Generating _site with consistent modification time to avoid re-deploying unchanged content

Hello,

I have a couple of static websites that I generate with Jekyll and upload to a GCS bucket.

Today, for deployment, I have a shell script that does some validation, parses a bucket name out of _config.yml, and essentially runs:

JEKYLL_ENV=production jekyll build --incremental
gsutil -m rsync -d -r ./_site gs://$GCS_BUCKET

This works great, but an interesting question recently sprung to mind:

What happens if I have a large site, and I want to make a change to it from a different computer, or if my ‘_site’ directory gets nuked for any number of reasons?

In the happy case (_site just got nuked), files that get straight-up copied (e.g. images) will retain their mtimes, but files that get generated by Jekyll (e.g. posts) will be new files with new mtimes. As a result, even if nothing changed, or if I just changed a single post, it would want me to re-upload all generated html.

In the unhappy case (separate machine, have to git clone my repo from scratch), pretty much every file will have a new mtime, so the entire site has to be re-uploaded, even if it hasn’t changed.

Is this a problem someone has solved, or are people just living with it because it’s not that big of a deal in practice?

I suppose the git clone thing is kind of out of scope of Jekyll, but it would be neat if there were a plugin/setting where all generated content has its mtime set to the latest mtime of its dependencies as part of the build process.

cheers!

I think Jekyll Build nukes the _site folder each time it is run - though I suppose not if you are using incremental - which I think is not 100% reliable just yet.

I use AWS S3 and the S3_website gem to deploy, I believe it it it is checking the hash (?) of each file to determine which ones need to be uploaded. So wiping out the site and regenerating doesn’t matter, only the files needed are uploaded.

This is a solved problem if you use rsync with the correct settings.

For my Jekyll site I use Travis CI to build and rsync files to my webserver. On every Git commit Travis clones my repo, builds the site fresh with no cached _site folder, and then only rsync over new or updated files.

2 Likes

Ah, that’s right, I took a closer look at the gsutil manual, and it looks like there’s a ‘-c’ option to force it to use checksum if the file sizes match. That’ll handle correctness, thanks!
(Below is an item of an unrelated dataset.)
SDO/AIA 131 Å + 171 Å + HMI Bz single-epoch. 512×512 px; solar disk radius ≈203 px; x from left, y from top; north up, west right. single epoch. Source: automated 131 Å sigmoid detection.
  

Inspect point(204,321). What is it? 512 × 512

my clients hosting company has rsync installed, I have passwordless ssh access but they claim to use rsync I need the dedicated server package … when I try to upload with rsync the command times out - same command works on dreamhost which is also shared hosting. Can I get rsync to work or is there a similar ‘upload the whole _site folder contents in one go’ method?

solved - I have to make a folder for the site - it was directly in / - now rsync works fine.